§ **TASK ITEM**: The answer must be every line of the records in which the string "結業證書" appears.

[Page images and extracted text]
#####
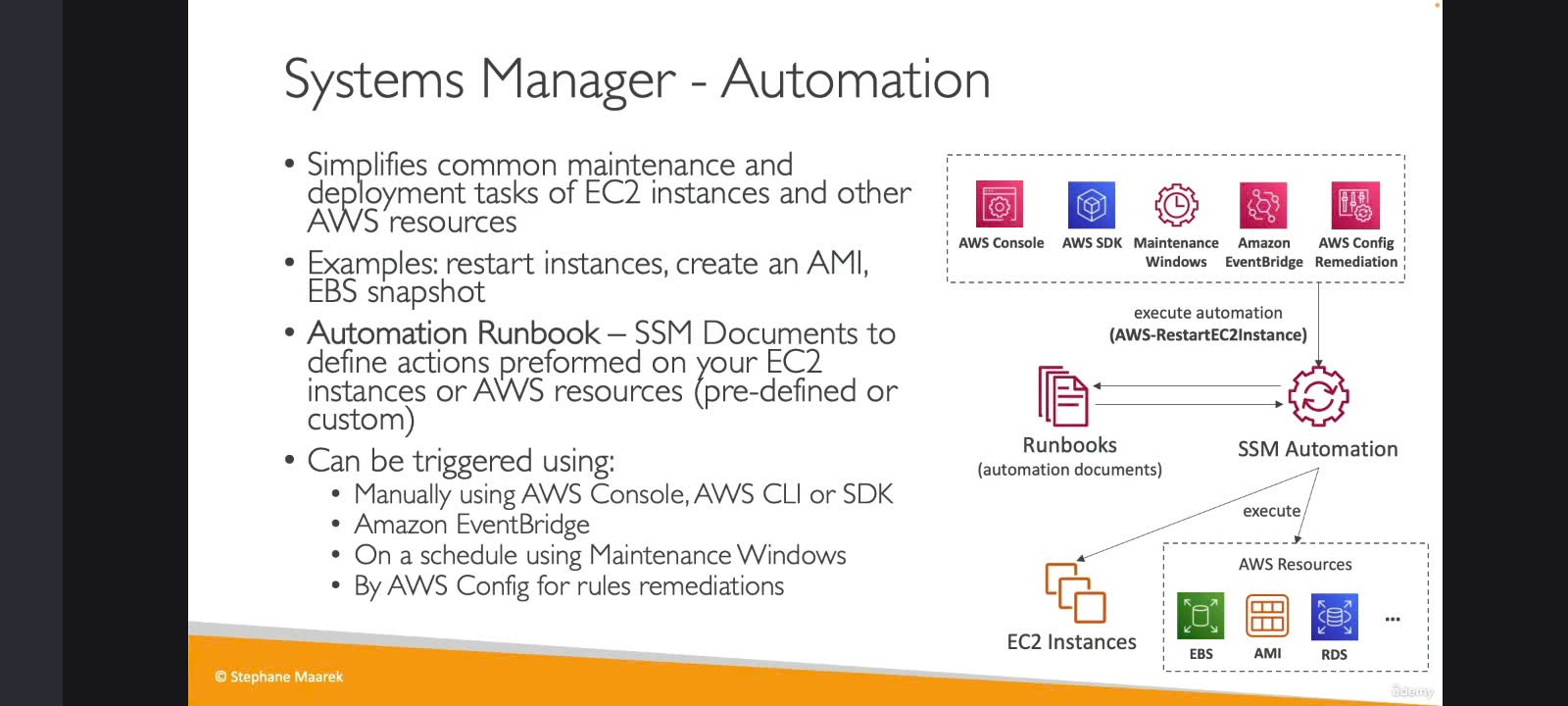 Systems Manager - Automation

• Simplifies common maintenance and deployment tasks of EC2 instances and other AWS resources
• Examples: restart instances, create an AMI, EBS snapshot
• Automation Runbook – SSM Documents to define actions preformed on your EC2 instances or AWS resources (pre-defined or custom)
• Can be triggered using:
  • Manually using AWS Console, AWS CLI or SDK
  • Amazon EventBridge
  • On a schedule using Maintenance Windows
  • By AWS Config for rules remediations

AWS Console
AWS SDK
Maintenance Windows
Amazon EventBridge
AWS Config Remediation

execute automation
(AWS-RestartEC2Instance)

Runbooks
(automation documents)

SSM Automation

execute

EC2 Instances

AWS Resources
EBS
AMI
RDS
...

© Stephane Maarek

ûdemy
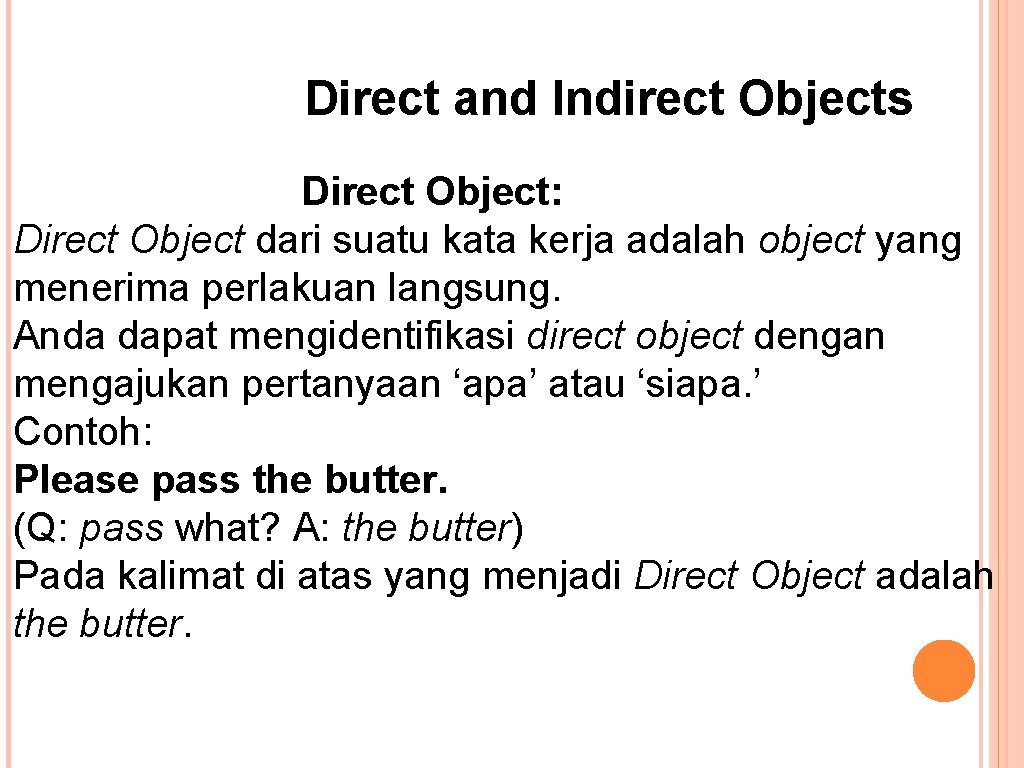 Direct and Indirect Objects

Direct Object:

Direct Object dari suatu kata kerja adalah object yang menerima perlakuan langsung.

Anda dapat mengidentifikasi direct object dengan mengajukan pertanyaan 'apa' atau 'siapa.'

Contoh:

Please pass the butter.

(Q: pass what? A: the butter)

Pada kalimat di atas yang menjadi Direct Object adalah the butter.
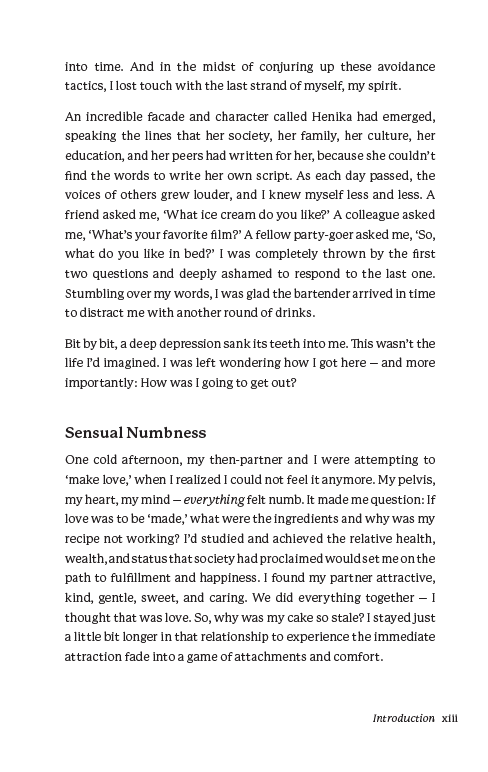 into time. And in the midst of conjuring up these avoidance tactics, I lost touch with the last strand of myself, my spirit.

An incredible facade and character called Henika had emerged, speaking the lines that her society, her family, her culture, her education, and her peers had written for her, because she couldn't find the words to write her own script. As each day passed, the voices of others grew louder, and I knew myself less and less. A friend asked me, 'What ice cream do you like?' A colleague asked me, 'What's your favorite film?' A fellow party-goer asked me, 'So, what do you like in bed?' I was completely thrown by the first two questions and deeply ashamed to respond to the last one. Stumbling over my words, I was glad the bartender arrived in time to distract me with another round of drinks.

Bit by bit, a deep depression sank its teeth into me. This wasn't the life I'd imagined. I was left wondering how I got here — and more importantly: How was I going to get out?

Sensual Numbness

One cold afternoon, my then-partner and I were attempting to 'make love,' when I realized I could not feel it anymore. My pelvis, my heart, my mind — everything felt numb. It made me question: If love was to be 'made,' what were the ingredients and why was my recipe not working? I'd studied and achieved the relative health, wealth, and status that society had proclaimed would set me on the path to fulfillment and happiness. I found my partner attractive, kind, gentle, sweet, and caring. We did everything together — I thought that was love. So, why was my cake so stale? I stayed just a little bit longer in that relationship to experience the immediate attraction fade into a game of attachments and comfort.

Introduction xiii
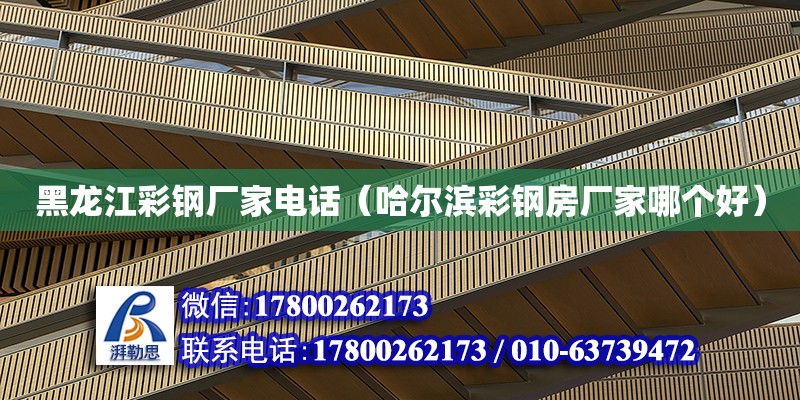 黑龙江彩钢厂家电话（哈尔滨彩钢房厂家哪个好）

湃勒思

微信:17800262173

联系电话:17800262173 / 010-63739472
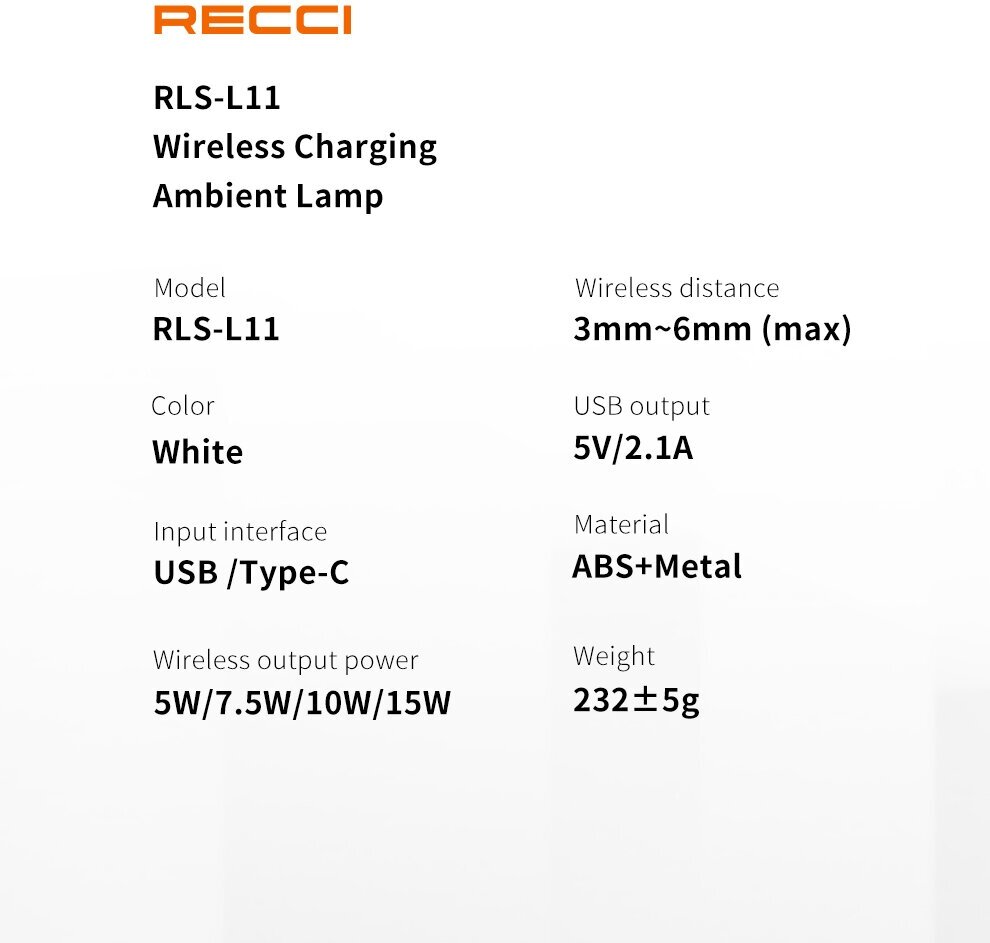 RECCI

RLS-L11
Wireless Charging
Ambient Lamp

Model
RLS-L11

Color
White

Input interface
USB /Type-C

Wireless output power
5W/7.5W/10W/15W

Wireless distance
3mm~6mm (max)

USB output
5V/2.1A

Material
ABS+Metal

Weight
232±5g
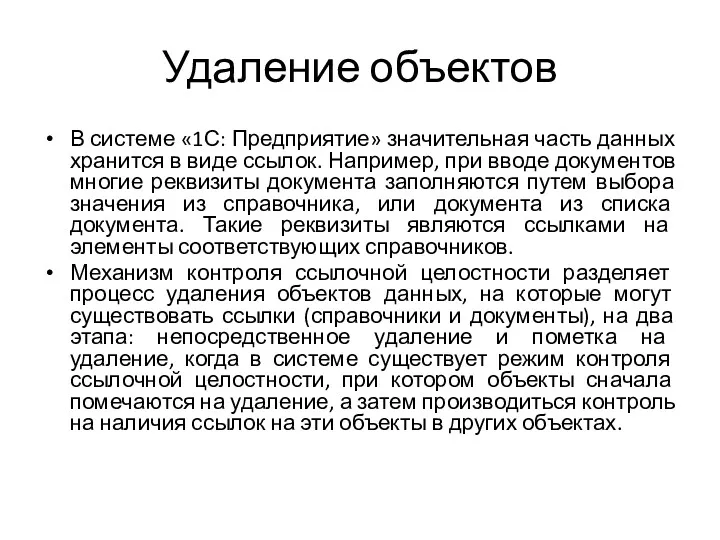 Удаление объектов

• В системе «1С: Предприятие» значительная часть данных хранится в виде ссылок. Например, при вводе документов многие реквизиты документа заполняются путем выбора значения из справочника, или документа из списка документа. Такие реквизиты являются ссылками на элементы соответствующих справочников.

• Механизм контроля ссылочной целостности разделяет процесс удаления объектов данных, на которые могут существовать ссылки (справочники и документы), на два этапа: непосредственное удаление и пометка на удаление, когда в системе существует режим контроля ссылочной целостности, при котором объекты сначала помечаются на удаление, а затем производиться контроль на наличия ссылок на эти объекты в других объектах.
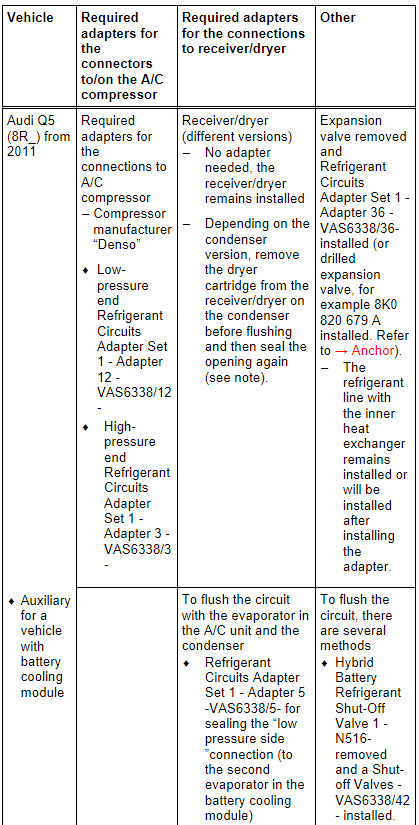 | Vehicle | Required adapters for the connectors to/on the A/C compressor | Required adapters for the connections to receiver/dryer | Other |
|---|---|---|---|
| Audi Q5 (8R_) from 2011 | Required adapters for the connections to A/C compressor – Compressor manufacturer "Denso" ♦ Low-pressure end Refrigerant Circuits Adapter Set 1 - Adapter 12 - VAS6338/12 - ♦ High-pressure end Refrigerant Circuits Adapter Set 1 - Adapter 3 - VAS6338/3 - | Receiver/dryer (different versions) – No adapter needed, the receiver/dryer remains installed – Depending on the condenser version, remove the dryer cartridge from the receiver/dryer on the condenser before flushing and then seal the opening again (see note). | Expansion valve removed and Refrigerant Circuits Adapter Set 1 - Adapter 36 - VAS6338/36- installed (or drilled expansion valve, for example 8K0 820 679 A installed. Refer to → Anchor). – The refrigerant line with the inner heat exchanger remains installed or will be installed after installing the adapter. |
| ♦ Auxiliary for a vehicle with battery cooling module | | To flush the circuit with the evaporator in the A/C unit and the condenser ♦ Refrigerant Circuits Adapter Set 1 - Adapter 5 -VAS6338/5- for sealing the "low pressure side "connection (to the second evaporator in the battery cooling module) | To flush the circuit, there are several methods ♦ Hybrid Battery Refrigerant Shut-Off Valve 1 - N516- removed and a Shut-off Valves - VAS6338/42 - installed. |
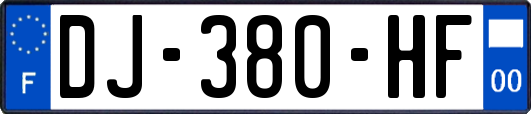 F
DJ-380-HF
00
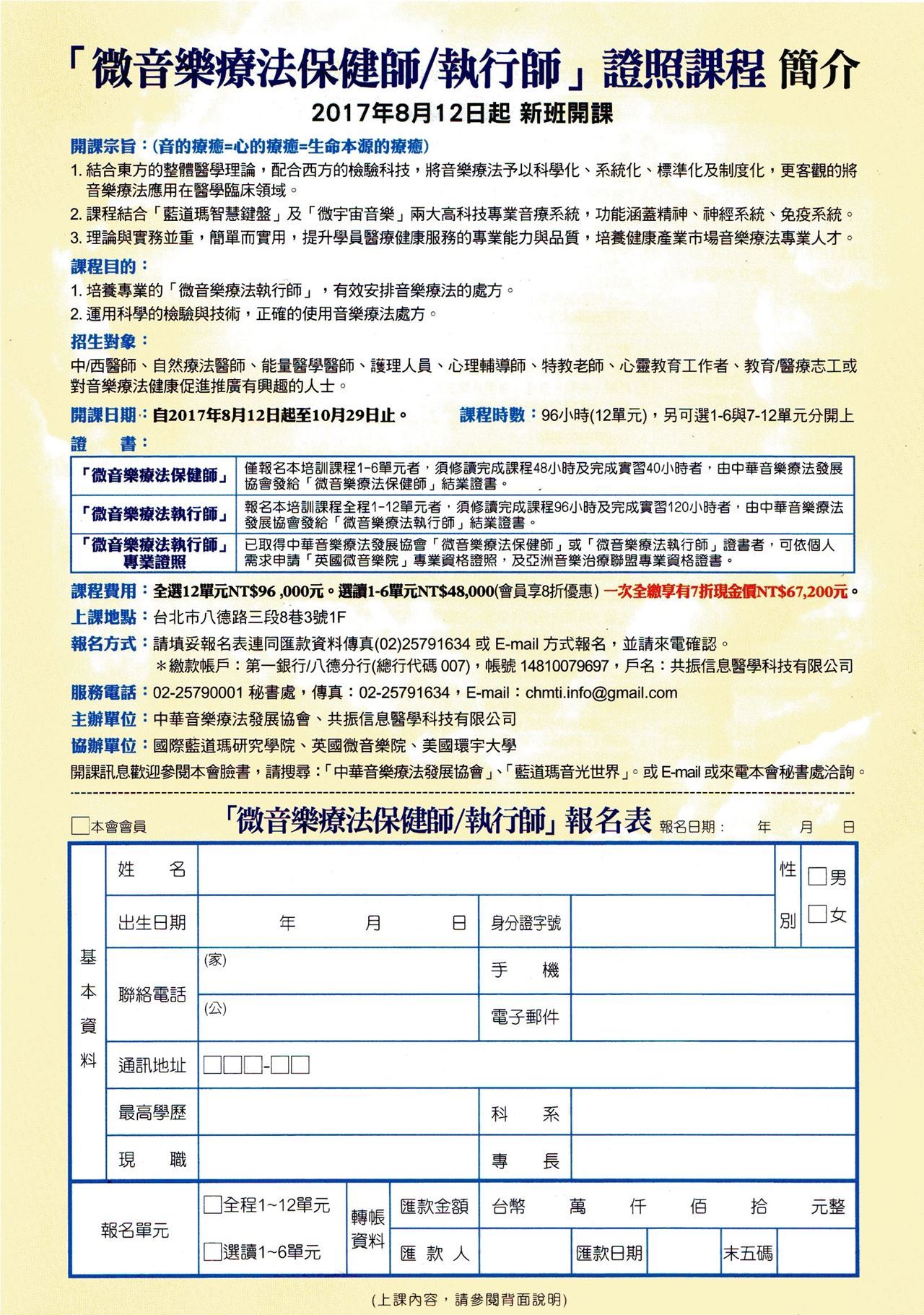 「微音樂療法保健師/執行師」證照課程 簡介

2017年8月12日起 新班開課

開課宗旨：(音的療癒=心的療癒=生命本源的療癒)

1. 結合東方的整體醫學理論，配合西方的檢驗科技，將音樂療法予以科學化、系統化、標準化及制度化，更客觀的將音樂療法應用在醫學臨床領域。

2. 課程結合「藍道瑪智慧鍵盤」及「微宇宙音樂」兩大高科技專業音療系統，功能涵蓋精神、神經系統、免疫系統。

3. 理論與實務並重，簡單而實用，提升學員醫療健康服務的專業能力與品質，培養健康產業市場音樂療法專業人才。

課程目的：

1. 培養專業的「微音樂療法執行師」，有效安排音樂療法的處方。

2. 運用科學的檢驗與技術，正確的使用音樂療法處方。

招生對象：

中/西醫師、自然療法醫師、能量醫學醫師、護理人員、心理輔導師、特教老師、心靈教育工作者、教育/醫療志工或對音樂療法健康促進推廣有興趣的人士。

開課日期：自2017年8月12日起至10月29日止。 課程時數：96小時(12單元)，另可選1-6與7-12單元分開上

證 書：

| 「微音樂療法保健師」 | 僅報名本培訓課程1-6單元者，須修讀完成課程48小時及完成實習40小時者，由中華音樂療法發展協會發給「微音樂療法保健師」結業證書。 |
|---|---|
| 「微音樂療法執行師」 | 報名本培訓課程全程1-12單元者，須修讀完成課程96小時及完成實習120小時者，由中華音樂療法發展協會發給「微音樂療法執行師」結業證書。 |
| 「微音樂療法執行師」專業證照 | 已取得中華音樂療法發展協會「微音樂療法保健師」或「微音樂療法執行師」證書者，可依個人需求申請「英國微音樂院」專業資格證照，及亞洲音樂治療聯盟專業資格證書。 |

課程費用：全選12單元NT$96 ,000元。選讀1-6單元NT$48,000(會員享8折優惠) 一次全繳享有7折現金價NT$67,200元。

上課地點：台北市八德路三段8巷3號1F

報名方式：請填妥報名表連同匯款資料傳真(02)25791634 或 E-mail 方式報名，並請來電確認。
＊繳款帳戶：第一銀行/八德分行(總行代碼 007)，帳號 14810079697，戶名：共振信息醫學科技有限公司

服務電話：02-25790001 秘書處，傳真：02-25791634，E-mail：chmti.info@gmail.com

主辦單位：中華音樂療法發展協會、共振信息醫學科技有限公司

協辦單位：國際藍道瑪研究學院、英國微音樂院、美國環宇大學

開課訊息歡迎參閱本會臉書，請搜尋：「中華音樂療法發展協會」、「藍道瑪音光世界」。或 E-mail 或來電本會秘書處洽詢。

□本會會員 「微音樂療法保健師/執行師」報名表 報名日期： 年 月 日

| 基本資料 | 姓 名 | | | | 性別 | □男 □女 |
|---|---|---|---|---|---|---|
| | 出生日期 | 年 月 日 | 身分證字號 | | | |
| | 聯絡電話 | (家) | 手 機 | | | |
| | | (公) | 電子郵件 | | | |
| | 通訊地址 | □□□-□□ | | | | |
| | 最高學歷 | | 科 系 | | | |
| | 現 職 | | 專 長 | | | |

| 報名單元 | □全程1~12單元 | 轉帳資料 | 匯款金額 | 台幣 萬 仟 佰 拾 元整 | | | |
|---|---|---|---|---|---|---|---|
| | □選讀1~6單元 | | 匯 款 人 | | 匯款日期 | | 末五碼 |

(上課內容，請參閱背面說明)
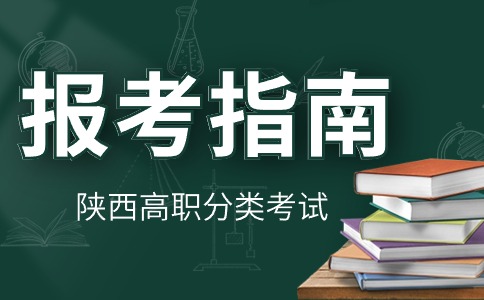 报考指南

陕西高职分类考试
#####
§ **RESPONSE BOX**:
| 「微音樂療法保健師」 | 僅報名本培訓課程1-6單元者，須修讀完成課程48小時及完成實習40小時者，由中華音樂療法發展協會發給「微音樂療法保健師」結業證書。 |
| 「微音樂療法執行師」 | 報名本培訓課程全程1-12單元者，須修讀完成課程96小時及完成實習120小時者，由中華音樂療法發展協會發給「微音樂療法執行師」結業證書。 |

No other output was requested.